## OBJECTIVE:
Retype, without changes, the lines of the items below from the line containing "I have these" through the end of the items, inclusive. Omit the pictures.

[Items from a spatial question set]
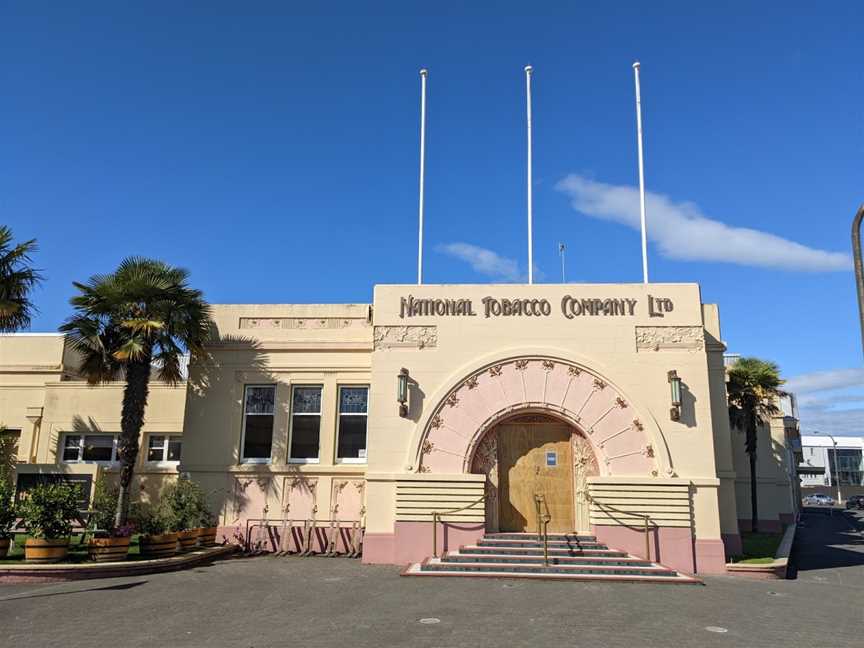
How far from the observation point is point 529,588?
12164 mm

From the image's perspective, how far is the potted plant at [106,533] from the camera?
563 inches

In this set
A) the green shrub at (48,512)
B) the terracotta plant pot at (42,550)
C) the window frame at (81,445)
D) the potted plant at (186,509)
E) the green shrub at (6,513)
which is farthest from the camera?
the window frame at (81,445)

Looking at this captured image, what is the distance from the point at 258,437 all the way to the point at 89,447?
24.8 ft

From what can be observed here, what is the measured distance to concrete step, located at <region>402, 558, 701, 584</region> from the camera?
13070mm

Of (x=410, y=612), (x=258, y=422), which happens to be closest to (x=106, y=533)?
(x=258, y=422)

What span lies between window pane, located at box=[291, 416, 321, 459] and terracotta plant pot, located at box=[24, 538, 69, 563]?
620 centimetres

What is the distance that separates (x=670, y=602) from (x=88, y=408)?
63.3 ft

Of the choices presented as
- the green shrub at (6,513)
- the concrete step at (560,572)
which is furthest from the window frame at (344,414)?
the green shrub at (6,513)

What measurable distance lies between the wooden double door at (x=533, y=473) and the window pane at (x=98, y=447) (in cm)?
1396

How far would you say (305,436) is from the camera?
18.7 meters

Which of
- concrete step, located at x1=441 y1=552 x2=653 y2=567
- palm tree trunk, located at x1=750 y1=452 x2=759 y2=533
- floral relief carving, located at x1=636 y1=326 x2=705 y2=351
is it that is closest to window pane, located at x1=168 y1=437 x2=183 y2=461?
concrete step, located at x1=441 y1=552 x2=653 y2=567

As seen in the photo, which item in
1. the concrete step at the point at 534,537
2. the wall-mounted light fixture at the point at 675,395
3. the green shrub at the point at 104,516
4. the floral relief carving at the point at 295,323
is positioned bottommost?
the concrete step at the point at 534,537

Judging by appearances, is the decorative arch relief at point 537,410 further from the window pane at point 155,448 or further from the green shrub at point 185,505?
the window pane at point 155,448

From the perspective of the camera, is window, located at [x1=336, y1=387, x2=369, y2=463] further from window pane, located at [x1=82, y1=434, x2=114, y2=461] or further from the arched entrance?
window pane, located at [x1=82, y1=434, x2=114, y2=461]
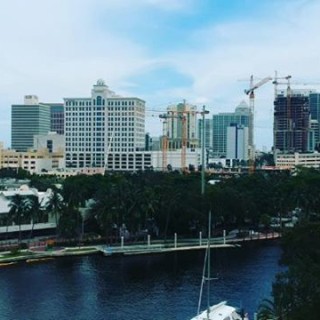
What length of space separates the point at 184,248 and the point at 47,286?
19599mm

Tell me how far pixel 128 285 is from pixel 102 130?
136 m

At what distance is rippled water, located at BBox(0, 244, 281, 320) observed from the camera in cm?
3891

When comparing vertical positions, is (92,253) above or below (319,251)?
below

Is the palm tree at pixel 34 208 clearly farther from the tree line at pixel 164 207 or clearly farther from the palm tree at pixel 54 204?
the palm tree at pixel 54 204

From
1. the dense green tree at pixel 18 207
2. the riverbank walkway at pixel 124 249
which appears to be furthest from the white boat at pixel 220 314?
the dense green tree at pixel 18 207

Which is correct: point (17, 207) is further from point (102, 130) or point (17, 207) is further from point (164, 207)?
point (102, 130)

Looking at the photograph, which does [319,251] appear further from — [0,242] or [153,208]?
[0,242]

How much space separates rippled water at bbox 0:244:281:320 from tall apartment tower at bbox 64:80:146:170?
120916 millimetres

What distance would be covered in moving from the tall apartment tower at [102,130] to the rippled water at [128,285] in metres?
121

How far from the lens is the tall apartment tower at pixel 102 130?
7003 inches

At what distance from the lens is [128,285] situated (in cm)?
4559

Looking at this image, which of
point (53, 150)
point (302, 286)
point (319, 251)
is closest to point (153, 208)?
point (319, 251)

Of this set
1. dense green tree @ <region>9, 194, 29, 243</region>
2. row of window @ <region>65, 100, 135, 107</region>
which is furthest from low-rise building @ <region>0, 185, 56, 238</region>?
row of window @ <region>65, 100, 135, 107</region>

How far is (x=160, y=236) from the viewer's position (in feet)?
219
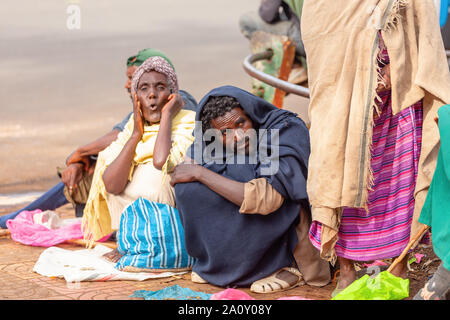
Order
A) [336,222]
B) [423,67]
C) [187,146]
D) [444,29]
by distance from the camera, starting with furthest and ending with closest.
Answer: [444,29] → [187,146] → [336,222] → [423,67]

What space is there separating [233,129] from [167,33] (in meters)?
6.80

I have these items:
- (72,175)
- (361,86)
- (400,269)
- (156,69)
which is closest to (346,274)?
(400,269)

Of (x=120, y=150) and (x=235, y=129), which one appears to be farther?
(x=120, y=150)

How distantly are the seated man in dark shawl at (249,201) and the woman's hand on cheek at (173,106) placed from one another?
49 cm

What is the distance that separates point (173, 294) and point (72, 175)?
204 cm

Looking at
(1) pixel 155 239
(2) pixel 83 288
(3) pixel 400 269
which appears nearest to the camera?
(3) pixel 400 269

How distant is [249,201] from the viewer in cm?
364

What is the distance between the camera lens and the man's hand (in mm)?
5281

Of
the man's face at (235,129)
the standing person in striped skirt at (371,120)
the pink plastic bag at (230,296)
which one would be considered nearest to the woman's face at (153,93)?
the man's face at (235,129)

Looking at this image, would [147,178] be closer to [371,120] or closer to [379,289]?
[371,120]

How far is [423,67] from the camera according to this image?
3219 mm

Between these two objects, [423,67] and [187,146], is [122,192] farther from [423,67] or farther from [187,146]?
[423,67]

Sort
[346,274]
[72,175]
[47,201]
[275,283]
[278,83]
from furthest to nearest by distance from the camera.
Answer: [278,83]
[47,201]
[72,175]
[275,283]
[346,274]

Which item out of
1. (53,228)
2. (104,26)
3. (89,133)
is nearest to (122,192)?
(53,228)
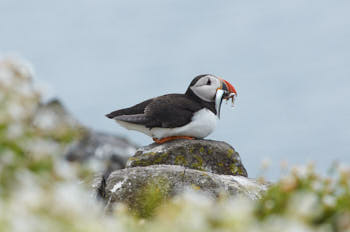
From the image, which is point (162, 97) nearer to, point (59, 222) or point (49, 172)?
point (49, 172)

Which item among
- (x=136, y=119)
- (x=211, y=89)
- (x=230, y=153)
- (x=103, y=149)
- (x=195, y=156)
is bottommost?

## RESULT OF THE EXERCISE:
I have these items:
- (72,175)
- (361,86)
- (400,269)
- (156,69)
which is closest to (346,274)?
(400,269)

Of (x=120, y=150) and (x=235, y=129), which one appears to be farther?
(x=120, y=150)

How distantly are the seated man in dark shawl at (249,201) and the woman's hand on cheek at (173,106) placed from one another?
49 cm

What is the distance that separates point (173, 294) and point (72, 175)?
204 cm

Looking at
(1) pixel 155 239
(2) pixel 83 288
(3) pixel 400 269
which appears nearest to the camera?
(3) pixel 400 269

How distant is [249,201] from the viewer in cm?
364

What is the distance between the camera lens and the man's hand (in mm)?
5281

Of
the man's face at (235,129)
the standing person in striped skirt at (371,120)
the pink plastic bag at (230,296)
which one would be considered nearest to the woman's face at (153,93)?
the man's face at (235,129)

Looking at this image, would [147,178] be closer to [371,120] or closer to [379,289]?
[371,120]

How far is [423,67] from the camera according to this image?
3219 mm

Between these two objects, [423,67] and [187,146], is [122,192] farther from [423,67] or farther from [187,146]?
[423,67]

Sort
[346,274]
[72,175]
[47,201]
[275,283]
[278,83]
from furthest to nearest by distance from the camera.
Answer: [278,83]
[47,201]
[72,175]
[275,283]
[346,274]

Which item out of
1. (53,228)
2. (104,26)
3. (89,133)
is nearest to (122,192)?
(53,228)
From the image, which is point (162, 97) nearer to, point (59, 222) or point (49, 172)?
point (49, 172)

Which item among
- (x=136, y=119)
- (x=211, y=89)
- (x=230, y=153)
- (x=103, y=149)
- (x=195, y=156)
is bottommost?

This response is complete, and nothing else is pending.